### Text passage:

If s = N/M, then the trailing  $(n-m) \times (n-m)$  submatrix is the identity matrix, i.e., a source memoryload number maps to the same target memoryload number. In this case, we read each memoryload, permute it in memory, then write it back to its original location on disk. No extra

parallel I/Os are necessary to create an empty memoryload slot. This special case requires only 2N/BD parallel I/Os.

If  $BD \leq M/2$ , we have the option of reducing the amount of available memory to M' = M/2 records and storing memoryload  $a_0^{(i)}$  in half of memory to avoid the expense of reading and writing it an extra time. Consequently, we must reduce the size of memory to M' for the entire BMMC factoring. Thus, the  $\lg(M/B)$  denominator in the upper bound decreases by one, i.e., the number of passes may increase.

#### Performing erasure permutations in place

We now show how to perform the MLD subclass of erasure permutations in place. Erasure permutations have nonsingular characteristic matrices of the form

$$E^{-1} = \begin{bmatrix} b & m-b & n-m \\ I & 0 & 0 \\ 0 & I & 0 \\ 0 & \phi & I \end{bmatrix} \begin{bmatrix} b & m-b \\ m-b \\ n-m \end{bmatrix}$$

where  $\phi$  is arbitrary. The key parts of the characteristic matrix to observe are the lower left  $(n-b) \times b$  submatrix (which is all 0) and the trailing  $(n-b) \times (n-b)$  submatrix. The most significant n-b bits of a source address,  $x_{b..n-1}$ , represent the block number for each source block. Since the lower left  $(n-b) \times b$  submatrix is zero, the trailing  $(n-b) \times (n-b)$  submatrix must be nonsingular. The least significant b bits of a source address do not come into play when determining the target block number  $y_{b..n-1}$  to which a record maps. Thus, all the records in a source block map to the same target block. Therefore, the trailing  $(n-b) \times (n-b)$  submatrix induces a cycle of blocks just as the trailing  $(n-m) \times (n-m)$  submatrix of the characteristic matrix for MRC permutations defined a cycle of memoryloads.

### Collected material:
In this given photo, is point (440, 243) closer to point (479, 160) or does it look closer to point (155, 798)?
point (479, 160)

### Problems and tasks:
a – In the text on in-place permutations, how many parallel I/Os does the special case s = N/M require?
b – Resume the text on in-place permutations from its last sentence and carry the explanation forward.
The material comes from a separate source and has no connection to the text on in-place permutations.

### Exercise responses:
a – Only 2N/BD parallel I/Os.

b –
We cannot rotate blocks using the method of reading full source memoryloads and writing them to full target memoryloads as in the in-place algorithm for MRC permutations. Since memoryloads are evenly distributed across the disks, that method guaranteed full utilization of available disk bandwidth when performing MRC permutations. For a permutation of block numbers, there exist nonsingular trailing  $(n-b) \times (n-b)$  submatrices for which all the blocks of a full source memoryload do not map evenly across the disks.

The trailing  $(n - b) \times (n - b)$  submatrix of the matrix  $E^{-1}$  has two properties that allow us to use a simple algorithm for performing erasure permutations in place:

- 1. The middle m b rows of the submatrix define an identity mapping on the relative block numbers.
- 2. The trailing  $(n-b) \times (n-b)$  submatrix is self-invertible. Moreover,  $E^{-1} = E$ , i.e., the entire erasure matrix is self-invertible.

Property 1 restricts the mapping of block numbers such that each source block moves to a target block with the same relative block number, possibly in a different memoryload. Property 2 implies that there are N/2B disjoint 2-cycles of blocks. That is, the mapping swaps blocks.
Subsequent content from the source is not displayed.